Dopo aver vinto i suoi primi Hunger Games, l'intrepida Katniss Everdeen si trova infatti in una situazione molto delicata. Se rifiuta la parte di nuova beniamina dei debosciati tutti parrucche e make up di Capitol City, rischia la vita e un'occasione unica per aiutare la sua gente. Ma se accetta rischia di perdere tutto, a cominciare dal rispetto degli umiliati e offesi come lei. E, quel che è peggio, di essere usata dal presidente (Donald Sutherland) per i suoi infami giochi di potere.

La sua vittoria ha infatti galvanizzato gli oppressi, rinfocolando il desiderio di rivolta. Per spegnerlo bisogna che i poveracci continuino a fare il tifo per lei, ma sospettando che sia ormai una dei loro, come spiega il presidente al nuovo Grande Stratega, un ambiguo (ma sottoutilizzato) Philip Seymour Hoffman.

Altra carta decisiva: il presunto amore per Peeta (Josh Hutcherson), cui nel primo episodio Katniss ha salvato la vita. Lei in realtà palpita per l'aitante Gale (Liam Hemsworth), ma non può deludere i suoi fans, che sono anche la sua gente. Inoltre il buon Peeta sa fare ottimo uso della popolarità, improvvisando mosse capaci di spiazzare sia lei sia il presidente... Fermiamoci qui per non guastare la sorpresa a chi non conoscesse già i libri di Suzanne Collins.

Seconda puntata della saga, Hunger Games - La ragazza di fuoco cambia sceneggiatori e regista per assestare il tiro. Ma non guadagna in profondità ciò che perde in novità, anzi. Dalle mani forse poco governabili del sofisticato Gary Ross (era suo Pleasantville), il timone passa in quelle di Francis Lawrence, regista finora dei non memorabili Constantine, Come l'acqua per gli elefanti, Io sono leggenda.

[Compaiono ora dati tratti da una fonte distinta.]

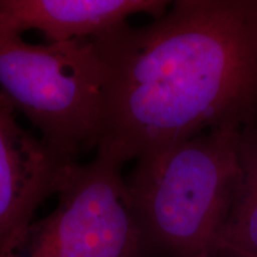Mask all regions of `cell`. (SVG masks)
<instances>
[{
  "label": "cell",
  "mask_w": 257,
  "mask_h": 257,
  "mask_svg": "<svg viewBox=\"0 0 257 257\" xmlns=\"http://www.w3.org/2000/svg\"><path fill=\"white\" fill-rule=\"evenodd\" d=\"M169 6L167 0H0V32L37 30L48 43L94 38L133 15L159 18Z\"/></svg>",
  "instance_id": "6"
},
{
  "label": "cell",
  "mask_w": 257,
  "mask_h": 257,
  "mask_svg": "<svg viewBox=\"0 0 257 257\" xmlns=\"http://www.w3.org/2000/svg\"><path fill=\"white\" fill-rule=\"evenodd\" d=\"M240 181L217 257H257V120L239 128Z\"/></svg>",
  "instance_id": "7"
},
{
  "label": "cell",
  "mask_w": 257,
  "mask_h": 257,
  "mask_svg": "<svg viewBox=\"0 0 257 257\" xmlns=\"http://www.w3.org/2000/svg\"><path fill=\"white\" fill-rule=\"evenodd\" d=\"M93 41L107 72L96 155L124 166L257 120V0H178Z\"/></svg>",
  "instance_id": "1"
},
{
  "label": "cell",
  "mask_w": 257,
  "mask_h": 257,
  "mask_svg": "<svg viewBox=\"0 0 257 257\" xmlns=\"http://www.w3.org/2000/svg\"><path fill=\"white\" fill-rule=\"evenodd\" d=\"M106 66L93 38L32 44L0 32V92L59 155L79 162L99 146Z\"/></svg>",
  "instance_id": "3"
},
{
  "label": "cell",
  "mask_w": 257,
  "mask_h": 257,
  "mask_svg": "<svg viewBox=\"0 0 257 257\" xmlns=\"http://www.w3.org/2000/svg\"><path fill=\"white\" fill-rule=\"evenodd\" d=\"M16 112L0 92V257L18 248L38 207L57 195L80 165L22 127Z\"/></svg>",
  "instance_id": "5"
},
{
  "label": "cell",
  "mask_w": 257,
  "mask_h": 257,
  "mask_svg": "<svg viewBox=\"0 0 257 257\" xmlns=\"http://www.w3.org/2000/svg\"><path fill=\"white\" fill-rule=\"evenodd\" d=\"M238 133L212 128L135 161L125 181L148 257H217L240 181Z\"/></svg>",
  "instance_id": "2"
},
{
  "label": "cell",
  "mask_w": 257,
  "mask_h": 257,
  "mask_svg": "<svg viewBox=\"0 0 257 257\" xmlns=\"http://www.w3.org/2000/svg\"><path fill=\"white\" fill-rule=\"evenodd\" d=\"M121 168L96 154L76 166L55 210L8 257H148Z\"/></svg>",
  "instance_id": "4"
}]
</instances>
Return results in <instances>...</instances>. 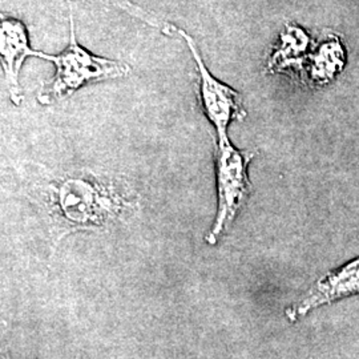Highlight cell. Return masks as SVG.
Masks as SVG:
<instances>
[{"label": "cell", "mask_w": 359, "mask_h": 359, "mask_svg": "<svg viewBox=\"0 0 359 359\" xmlns=\"http://www.w3.org/2000/svg\"><path fill=\"white\" fill-rule=\"evenodd\" d=\"M38 56L56 67L55 75L44 84L39 95V102L41 104L62 102L87 83L126 76L129 72L127 65L95 56L79 46L72 18L71 40L65 51L57 56L39 52Z\"/></svg>", "instance_id": "cell-1"}, {"label": "cell", "mask_w": 359, "mask_h": 359, "mask_svg": "<svg viewBox=\"0 0 359 359\" xmlns=\"http://www.w3.org/2000/svg\"><path fill=\"white\" fill-rule=\"evenodd\" d=\"M253 154L238 151L231 145L228 136L218 137L217 154V185L218 212L215 226L206 238L215 244L219 234L225 231L236 217L237 212L244 204L250 182L248 177V167Z\"/></svg>", "instance_id": "cell-2"}, {"label": "cell", "mask_w": 359, "mask_h": 359, "mask_svg": "<svg viewBox=\"0 0 359 359\" xmlns=\"http://www.w3.org/2000/svg\"><path fill=\"white\" fill-rule=\"evenodd\" d=\"M185 39L188 47L192 51L193 59L198 71V92L200 102L209 121L216 127L218 137L228 136L226 129L233 120H243L245 112L243 99L238 92L231 90L229 86L218 81L206 68L200 53L197 51L193 39L184 31H179Z\"/></svg>", "instance_id": "cell-3"}, {"label": "cell", "mask_w": 359, "mask_h": 359, "mask_svg": "<svg viewBox=\"0 0 359 359\" xmlns=\"http://www.w3.org/2000/svg\"><path fill=\"white\" fill-rule=\"evenodd\" d=\"M357 294H359V258L323 276L287 310V316L292 321H295L314 309Z\"/></svg>", "instance_id": "cell-4"}, {"label": "cell", "mask_w": 359, "mask_h": 359, "mask_svg": "<svg viewBox=\"0 0 359 359\" xmlns=\"http://www.w3.org/2000/svg\"><path fill=\"white\" fill-rule=\"evenodd\" d=\"M0 55L6 77L7 90L15 104L20 103L22 93L19 87V72L28 56H38L28 44L26 27L16 19H1L0 27Z\"/></svg>", "instance_id": "cell-5"}, {"label": "cell", "mask_w": 359, "mask_h": 359, "mask_svg": "<svg viewBox=\"0 0 359 359\" xmlns=\"http://www.w3.org/2000/svg\"><path fill=\"white\" fill-rule=\"evenodd\" d=\"M59 203L65 217L77 224H99L109 209L97 188L87 181H65L59 191Z\"/></svg>", "instance_id": "cell-6"}]
</instances>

Curiosamente Lawrence (nessuna parentela con Jennifer) manovra con sicurezza il lato politico, ma è piatto e prevedibile sul piano dell'azione. Per non parlare della satira (le folli mises dei ricchi spettatori di Capitol e del presentatore Stanley Tucci, che qui compare pochi minuti). Il risultato finale è a dir poco diseguale. A qualcuno è parso più “adulto”. A noi soprattutto molto più noioso del primo episodio, che sfoggiava un trionfale e scorrettissimo cattivo gusto.